MDDM Ch. 78 Longitude Tables

jbor jbor at bigpond.com
Sun Sep 22 10:09:10 CDT 2002


on 22/9/02 1:08 PM, Dave Monroe at davidmmonroe at yahoo.com wrote:

> "As a beneficiary of the old boys' network, Maskelyne
> always manages to be in the right place at the right
> time.  Mason is deeply resentful of his successes and
> sees himslef as far more deserving.  He concludes that
> Makselyne has abused and exploited him.  Mason is
> especially upset about Maskelyne's appointment to AR
> ....   Their relationship ends with a hateful
> exchange. (770-771)  In a great irony, Maskelyne
> edited Mason's corrections of Mayer's Lunar Tables in
> 1787, a year after Mason's death." (Clerc, Mason &
> Dixon & Pynchon, Ch. VI, p. 79)

I'm not sure that I read the scene as clear-cut as that. On the one hand the
narrator comments that  "[a]t this Cusp of vulnerability, Mason, with the
Exquisiteness of Picador, launch'd his Dart", this "cusp of vulnerability"
being Maskelyne's brief expulsion from the R.S. Council during 1783-4. But
in the actual exchange at The Mitre which is recounted in the text Mason
seems to blow up at Nev without any premeditation whatsoever:

    From an innocent discussion of the Great Meteor of the Summer previous,
    they abruptly surrender'd to Earthly Spite. (770.10)
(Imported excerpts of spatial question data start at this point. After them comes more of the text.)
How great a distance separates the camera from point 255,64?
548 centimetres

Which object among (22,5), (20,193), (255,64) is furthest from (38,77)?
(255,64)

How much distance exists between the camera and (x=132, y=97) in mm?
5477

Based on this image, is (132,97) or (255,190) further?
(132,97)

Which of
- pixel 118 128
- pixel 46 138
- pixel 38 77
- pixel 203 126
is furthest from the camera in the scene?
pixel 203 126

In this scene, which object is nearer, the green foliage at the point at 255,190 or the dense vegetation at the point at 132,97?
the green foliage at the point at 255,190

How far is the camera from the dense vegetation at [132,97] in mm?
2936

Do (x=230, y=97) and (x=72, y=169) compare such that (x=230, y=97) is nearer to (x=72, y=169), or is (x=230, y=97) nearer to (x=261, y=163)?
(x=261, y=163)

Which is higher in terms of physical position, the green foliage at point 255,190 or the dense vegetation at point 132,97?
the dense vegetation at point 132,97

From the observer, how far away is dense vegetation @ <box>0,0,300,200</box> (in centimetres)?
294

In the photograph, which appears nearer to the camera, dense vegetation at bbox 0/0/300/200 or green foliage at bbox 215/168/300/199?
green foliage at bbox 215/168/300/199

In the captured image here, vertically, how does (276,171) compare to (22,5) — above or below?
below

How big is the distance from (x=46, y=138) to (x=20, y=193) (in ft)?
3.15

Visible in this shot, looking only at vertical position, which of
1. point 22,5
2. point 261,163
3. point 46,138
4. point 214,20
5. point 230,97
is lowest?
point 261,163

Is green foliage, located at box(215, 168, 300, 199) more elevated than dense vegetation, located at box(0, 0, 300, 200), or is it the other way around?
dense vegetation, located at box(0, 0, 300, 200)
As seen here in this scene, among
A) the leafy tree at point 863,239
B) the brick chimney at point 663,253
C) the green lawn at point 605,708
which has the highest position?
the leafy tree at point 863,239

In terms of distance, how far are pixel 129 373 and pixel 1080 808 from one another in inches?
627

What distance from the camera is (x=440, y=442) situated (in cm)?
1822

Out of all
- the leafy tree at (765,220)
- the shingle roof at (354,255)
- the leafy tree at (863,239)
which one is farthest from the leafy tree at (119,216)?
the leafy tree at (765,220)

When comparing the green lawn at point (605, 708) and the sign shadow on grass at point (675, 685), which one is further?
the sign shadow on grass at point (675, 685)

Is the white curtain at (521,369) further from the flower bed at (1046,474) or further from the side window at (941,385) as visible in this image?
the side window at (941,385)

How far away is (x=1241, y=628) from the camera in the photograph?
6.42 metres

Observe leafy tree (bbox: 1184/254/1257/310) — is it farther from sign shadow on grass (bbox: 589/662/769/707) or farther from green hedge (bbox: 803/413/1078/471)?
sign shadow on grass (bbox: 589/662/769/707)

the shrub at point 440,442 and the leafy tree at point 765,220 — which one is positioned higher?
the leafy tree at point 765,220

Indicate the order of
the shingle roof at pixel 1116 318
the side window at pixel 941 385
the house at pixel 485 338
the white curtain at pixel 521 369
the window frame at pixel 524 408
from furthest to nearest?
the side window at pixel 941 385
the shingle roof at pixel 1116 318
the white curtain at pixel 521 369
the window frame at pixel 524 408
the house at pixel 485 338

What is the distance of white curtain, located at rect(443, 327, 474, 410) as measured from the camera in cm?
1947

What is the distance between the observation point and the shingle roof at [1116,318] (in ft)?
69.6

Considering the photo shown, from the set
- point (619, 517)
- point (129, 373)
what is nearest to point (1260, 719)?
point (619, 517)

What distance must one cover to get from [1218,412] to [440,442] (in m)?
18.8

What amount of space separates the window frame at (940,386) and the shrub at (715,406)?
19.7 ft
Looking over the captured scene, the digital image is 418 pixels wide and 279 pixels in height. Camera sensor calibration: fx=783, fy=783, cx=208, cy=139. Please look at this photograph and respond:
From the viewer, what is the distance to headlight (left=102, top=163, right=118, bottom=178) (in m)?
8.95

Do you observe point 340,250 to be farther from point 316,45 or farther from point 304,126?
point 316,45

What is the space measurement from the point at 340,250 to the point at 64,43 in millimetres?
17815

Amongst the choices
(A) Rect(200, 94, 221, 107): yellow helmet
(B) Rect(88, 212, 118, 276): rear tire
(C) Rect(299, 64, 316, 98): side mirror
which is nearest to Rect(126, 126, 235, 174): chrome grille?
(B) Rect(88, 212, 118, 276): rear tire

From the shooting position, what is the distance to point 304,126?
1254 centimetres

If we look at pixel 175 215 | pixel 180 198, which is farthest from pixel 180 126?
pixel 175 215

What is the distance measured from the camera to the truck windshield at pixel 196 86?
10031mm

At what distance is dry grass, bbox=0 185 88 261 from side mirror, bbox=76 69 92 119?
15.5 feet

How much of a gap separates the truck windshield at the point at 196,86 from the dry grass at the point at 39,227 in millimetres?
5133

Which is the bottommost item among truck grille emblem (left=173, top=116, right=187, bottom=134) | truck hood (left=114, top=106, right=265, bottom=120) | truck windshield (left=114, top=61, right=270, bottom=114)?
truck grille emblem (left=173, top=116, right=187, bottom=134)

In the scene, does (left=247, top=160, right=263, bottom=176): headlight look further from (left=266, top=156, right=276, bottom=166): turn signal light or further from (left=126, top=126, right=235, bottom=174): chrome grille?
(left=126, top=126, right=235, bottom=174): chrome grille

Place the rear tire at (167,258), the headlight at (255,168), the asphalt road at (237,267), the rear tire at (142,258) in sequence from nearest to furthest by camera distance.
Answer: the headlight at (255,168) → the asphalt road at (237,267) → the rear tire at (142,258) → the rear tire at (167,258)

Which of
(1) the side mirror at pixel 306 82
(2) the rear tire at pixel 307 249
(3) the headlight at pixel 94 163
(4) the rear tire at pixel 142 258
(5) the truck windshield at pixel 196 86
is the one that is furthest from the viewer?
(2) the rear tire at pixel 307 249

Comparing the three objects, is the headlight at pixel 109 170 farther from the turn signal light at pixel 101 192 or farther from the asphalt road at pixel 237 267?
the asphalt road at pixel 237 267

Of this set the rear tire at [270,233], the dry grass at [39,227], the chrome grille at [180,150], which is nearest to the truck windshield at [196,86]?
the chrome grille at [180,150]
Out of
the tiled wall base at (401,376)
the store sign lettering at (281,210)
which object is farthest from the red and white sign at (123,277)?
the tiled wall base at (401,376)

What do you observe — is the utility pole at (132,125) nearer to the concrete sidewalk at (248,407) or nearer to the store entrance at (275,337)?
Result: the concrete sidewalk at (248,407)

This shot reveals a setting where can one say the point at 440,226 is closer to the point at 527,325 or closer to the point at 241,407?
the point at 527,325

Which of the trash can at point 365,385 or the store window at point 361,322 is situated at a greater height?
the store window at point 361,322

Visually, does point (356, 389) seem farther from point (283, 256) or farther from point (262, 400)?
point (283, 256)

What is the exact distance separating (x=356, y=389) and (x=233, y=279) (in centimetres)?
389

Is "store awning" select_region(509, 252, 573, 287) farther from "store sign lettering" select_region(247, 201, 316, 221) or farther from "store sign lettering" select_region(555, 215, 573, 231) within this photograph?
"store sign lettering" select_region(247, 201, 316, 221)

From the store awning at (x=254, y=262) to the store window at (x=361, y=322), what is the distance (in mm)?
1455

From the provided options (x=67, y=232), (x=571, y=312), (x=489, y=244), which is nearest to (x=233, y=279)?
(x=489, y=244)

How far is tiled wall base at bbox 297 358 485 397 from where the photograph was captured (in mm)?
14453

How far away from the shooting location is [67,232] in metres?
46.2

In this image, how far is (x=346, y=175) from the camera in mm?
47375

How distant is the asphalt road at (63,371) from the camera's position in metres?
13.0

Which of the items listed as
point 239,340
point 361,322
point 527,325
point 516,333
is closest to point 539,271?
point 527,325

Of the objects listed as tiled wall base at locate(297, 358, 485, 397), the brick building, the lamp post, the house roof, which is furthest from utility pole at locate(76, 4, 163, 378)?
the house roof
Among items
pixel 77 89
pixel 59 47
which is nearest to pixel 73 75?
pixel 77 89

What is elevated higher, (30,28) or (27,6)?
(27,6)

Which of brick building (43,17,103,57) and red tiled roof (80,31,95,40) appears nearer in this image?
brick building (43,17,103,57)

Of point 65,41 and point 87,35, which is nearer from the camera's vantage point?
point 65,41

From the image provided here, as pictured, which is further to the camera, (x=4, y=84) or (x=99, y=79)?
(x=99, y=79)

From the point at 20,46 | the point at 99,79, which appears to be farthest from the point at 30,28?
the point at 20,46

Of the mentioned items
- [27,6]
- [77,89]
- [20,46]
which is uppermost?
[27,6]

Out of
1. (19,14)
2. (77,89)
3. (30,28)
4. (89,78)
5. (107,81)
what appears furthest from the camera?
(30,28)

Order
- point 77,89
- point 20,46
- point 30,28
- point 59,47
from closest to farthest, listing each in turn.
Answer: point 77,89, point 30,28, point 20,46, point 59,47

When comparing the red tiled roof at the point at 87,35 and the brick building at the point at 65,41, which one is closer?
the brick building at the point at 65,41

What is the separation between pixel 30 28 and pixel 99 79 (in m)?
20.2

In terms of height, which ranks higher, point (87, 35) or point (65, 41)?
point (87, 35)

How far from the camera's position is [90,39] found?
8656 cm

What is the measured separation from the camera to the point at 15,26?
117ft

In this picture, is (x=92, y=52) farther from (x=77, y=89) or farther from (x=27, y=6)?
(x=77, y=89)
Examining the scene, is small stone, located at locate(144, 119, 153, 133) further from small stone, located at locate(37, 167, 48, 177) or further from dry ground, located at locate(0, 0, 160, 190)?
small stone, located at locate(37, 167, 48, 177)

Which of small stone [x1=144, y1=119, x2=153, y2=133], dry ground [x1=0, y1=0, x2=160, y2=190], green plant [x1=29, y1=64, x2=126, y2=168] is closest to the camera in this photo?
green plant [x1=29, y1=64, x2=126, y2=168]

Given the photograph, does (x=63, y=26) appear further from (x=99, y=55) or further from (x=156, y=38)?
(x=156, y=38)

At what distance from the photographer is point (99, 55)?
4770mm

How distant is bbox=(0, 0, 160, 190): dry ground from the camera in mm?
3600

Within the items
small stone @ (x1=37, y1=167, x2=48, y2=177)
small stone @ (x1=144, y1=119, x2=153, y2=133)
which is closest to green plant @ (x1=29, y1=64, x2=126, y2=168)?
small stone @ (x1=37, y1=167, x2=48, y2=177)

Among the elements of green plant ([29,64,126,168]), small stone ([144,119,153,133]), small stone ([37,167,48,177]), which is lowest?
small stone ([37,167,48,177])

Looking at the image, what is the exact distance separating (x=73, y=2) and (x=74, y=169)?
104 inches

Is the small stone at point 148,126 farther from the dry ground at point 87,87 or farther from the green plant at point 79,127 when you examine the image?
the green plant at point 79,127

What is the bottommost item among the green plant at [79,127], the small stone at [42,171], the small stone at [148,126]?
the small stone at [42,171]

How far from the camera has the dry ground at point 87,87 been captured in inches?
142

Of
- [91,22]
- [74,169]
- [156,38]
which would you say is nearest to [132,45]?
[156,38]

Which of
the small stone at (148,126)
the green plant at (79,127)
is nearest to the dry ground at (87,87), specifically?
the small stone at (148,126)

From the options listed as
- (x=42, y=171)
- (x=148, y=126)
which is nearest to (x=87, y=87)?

I think that what prompts Mason's sarcasm and fury is the perceived slight
in Maskelyne's remark about the new planet having its "Radiant in Perseus",
which Chas interprets as a snide reference to Rebekah's ghost, and to what
Chas thinks Nev thinks of as nothing more than a quixotic obsession with a
long-dead wife (" ... would the Soul I seek, emerge and fall from a region
so attainted? Never.") Up until this point, even though he had been jealous
of and enraged by Maskelyne always being promoted ahead of him, I think
Mason had remained loyal and respectful to Maskelyne, and after returning to
England had even come to confide in him and regard him with affection. Just
before the episode the narrator poses the question: "Did he now include
among his Enemies Maskelyne?" (769.4) I'm not certain that he does, and that
at that moment in The Mitre he just snaps.

There's a lot in the chapter which leads up to this sudden outburst: Mason's
increasing solitude and despair after Dixon's death, and at his own father's
lack of acceptance and understanding; his supposed "Madness, which grows
ever less hopeful" (761.25); as well as the actual omen he saw through his
lens, the "fore-inklings of the dark Forces of Overthrow ... procession of
luminous Phantoms" (769.13,18), which Maskelyne fails to take seriously.
And, of course, the reminder of Rebekah's absence. I think that the abrupt
decision to take the whole family off to America (to try and ensure their
financial well-being there?) is a direct result of the estrangement with
Maskelyne, and Mary's bewilderment about the emigration is explained in
Chas's not mentioning the bust-up to her (761.28).

I suspect there might be a little bit more to this last chapter, and Mason's
death-bed vision of "a great single Engine, the size of a Continent"
(772.17), than a logarithmick solution to the problem of the Longitude.